Clee'san thought for a long moment of time before answering.

"The fact that the stars here remain shining, is already a sign in our favour. Clockmakers are ravenous, taking mere decades to consume entire star systems. A Cluster like this should have been consumed aeons ago, and yet only one star remains. If, of course, that star is home to Clockmakers. As for defences...huum. You lack active wills and formation technology. That is how I fought, that is how I know to fight. This ship..." Clee'san said, gesturing to the world beyond her brassy pane. "...is one of the most advanced of their Starfleet. It would not last against a single cohort of neophyte warriors under my command. Against a Clockmaker spore I dare not ponder."

IB considered these facts - and noted that to his company they absolutely were such - for a minute or two. The silence was never complete here, too many systems and noises in the background as well as his own mind talking at him in multiple directions. It didn't, though, take him long to wrangle the mess of sound and come to the inevitable conclusion.

"Then you must teach me this 'active wills and formation technology' with urgency," IB stated, and added, golden eyes wide. "Please?" Another moment of silence before more words were forthcoming. "My ship is not built for combat," he admitted. "But I know how to hide and endure. Can we also utilise these skills to our advantage?"

"Teaching you our technology will not be possible. Not only do I lack the refined understanding, but it is forbidden for me to do so. It is not the way," Clee'san informed. "But...I can impart my wisdom to aid you. I remember your ship, it was difficult to see from within the system. From without was the only means by which this ship even registered your presence. With my insight you would be most formidable."
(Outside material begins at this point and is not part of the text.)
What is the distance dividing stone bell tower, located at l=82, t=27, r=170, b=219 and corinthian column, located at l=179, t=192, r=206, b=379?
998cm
His bronze-skinned face made an decent approximation of sad, puppy dog eyes for a moment, the behaviour learned recently and treasured briefly. IB did not like the word 'forbidden', particularly when it came to untapped knowledge and desired education. Said visage was abandoned just as swiftly, however, for a hopeful, child-like smile.

"I will accept wisdom-sharing with gratitude unbound," IB responded. An enthusiastic nodding bounced that raggedy long twisty hair as he kept his attention focused on Clee'San herself. "I very much wish to understand how it feels to be formidable. Challenge accepted!" There was an echo of memory for a millisecond. A brief nagging of something beyond his current realm of self. "One moment in a future time," IB promised earnestly. "I will repay the favour."

"Then we are agreed." Clee'san said.